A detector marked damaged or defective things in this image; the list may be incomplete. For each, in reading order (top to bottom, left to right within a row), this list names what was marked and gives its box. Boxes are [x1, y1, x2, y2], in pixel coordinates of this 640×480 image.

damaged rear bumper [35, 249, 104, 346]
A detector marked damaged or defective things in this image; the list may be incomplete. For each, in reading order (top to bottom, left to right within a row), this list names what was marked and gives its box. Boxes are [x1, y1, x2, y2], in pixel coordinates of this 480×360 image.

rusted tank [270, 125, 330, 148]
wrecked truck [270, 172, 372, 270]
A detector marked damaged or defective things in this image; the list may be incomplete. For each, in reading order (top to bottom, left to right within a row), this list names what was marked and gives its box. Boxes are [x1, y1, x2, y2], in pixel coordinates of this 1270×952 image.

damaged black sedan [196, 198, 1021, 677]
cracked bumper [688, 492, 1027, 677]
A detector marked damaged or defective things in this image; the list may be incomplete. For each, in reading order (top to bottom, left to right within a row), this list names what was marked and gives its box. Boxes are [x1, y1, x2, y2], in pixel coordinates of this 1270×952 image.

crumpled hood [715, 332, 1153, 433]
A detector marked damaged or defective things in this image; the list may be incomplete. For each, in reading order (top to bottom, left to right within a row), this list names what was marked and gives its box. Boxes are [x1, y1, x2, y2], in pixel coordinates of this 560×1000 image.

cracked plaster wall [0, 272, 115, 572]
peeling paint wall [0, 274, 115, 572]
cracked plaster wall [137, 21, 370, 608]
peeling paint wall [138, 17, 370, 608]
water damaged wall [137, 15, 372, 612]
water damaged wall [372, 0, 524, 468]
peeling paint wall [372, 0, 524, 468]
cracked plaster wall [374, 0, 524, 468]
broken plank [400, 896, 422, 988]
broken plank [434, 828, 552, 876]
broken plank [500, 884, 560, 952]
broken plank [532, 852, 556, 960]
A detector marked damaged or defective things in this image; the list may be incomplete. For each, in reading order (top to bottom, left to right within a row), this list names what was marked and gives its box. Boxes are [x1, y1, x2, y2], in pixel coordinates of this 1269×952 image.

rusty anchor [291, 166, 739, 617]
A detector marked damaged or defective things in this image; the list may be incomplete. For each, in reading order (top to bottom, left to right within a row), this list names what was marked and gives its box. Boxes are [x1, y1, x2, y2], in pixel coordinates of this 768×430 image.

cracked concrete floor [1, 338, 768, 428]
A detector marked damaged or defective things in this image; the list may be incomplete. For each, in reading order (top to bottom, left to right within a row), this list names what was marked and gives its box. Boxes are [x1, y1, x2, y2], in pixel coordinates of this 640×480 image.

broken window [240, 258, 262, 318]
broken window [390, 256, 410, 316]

→ **Problem description**: Transcribe the lines verbatim, from the start of the lines above through the line containing "cracked bumper [688, 492, 1027, 677]", both ends included.

→ **Final result**:
A detector marked damaged or defective things in this image; the list may be incomplete. For each, in reading order (top to bottom, left to right within a row), this list names what was marked and gives its box. Boxes are [x1, y1, x2, y2], in pixel coordinates of this 640×480 image.

damaged rear bumper [35, 249, 104, 346]
A detector marked damaged or defective things in this image; the list may be incomplete. For each, in reading order (top to bottom, left to right within a row), this list names what was marked and gives its box. Boxes are [x1, y1, x2, y2], in pixel coordinates of this 480×360 image.

rusted tank [270, 125, 330, 148]
wrecked truck [270, 172, 372, 270]
A detector marked damaged or defective things in this image; the list may be incomplete. For each, in reading order (top to bottom, left to right within a row), this list names what was marked and gives its box. Boxes are [x1, y1, x2, y2], in pixel coordinates of this 1270×952 image.

damaged black sedan [196, 198, 1021, 677]
cracked bumper [688, 492, 1027, 677]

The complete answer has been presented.